[Kutipan Sumber]
┌────────
REPUBLIKA.CO.ID, JAKARTA -- Badan Amil Zakat Nasional (Baznas) menargetkan transaksi zakat melalui digital sebesar 35 persen. Proyeksi tersebut seiring dengan munculnya peluang bonus demografi dan menyambut hadirnya generasi Z dan milenial sebagai muzakki (donatur).
“Kami berharap sekitar 35 persen di tahun ini zakat di Baznas dapat dihimpun dari strategi digital dan melibatkan generasi Z serta milenial menjadi muazakki ZIS (zakat, infak, sedekah),” kata Direktur Utama Baznas Arifin Purwakanata saat dihubungi Republika.co.id, Jumat (29/1).
Badan Pusat Statistik (BPS) mencatat, generasi milenial adalah mereka yang dikelompokkan lahir di tahun 1981-1996, sedangkan generasi Z adalah mereka yang lahir pada tahun 1997-2012. Adapun jumlah generasi milenial berdasarkan sensus penduduk dari BPS di 2020 mencapai 25,87 persen, sedangkan generasi Z mencapai 27,94 persen.
└────────
[Tugas yang Dikerjakan]
1. Tolong tuliskan ulang bagian kutipan tentang zakat digital Baznas di atas secara persis, mulai dari "REPUBLIKA.CO.ID, JAKARTA -- Badan" dan berakhir pada "sebagai muzakki (donatur).".
2. Menurut kutipan tentang zakat digital Baznas di atas, berapa persen jumlah generasi Z berdasarkan sensus penduduk BPS tahun 2020?

[Data yang Diberikan]
┌────────
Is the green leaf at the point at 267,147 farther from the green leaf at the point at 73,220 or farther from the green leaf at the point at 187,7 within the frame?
└────────
[Jawaban Latihan]
1.
REPUBLIKA.CO.ID, JAKARTA -- Badan Amil Zakat Nasional (Baznas) menargetkan transaksi zakat melalui digital sebesar 35 persen. Proyeksi tersebut seiring dengan munculnya peluang bonus demografi dan menyambut hadirnya generasi Z dan milenial sebagai muzakki (donatur).

2. 27,94 persen.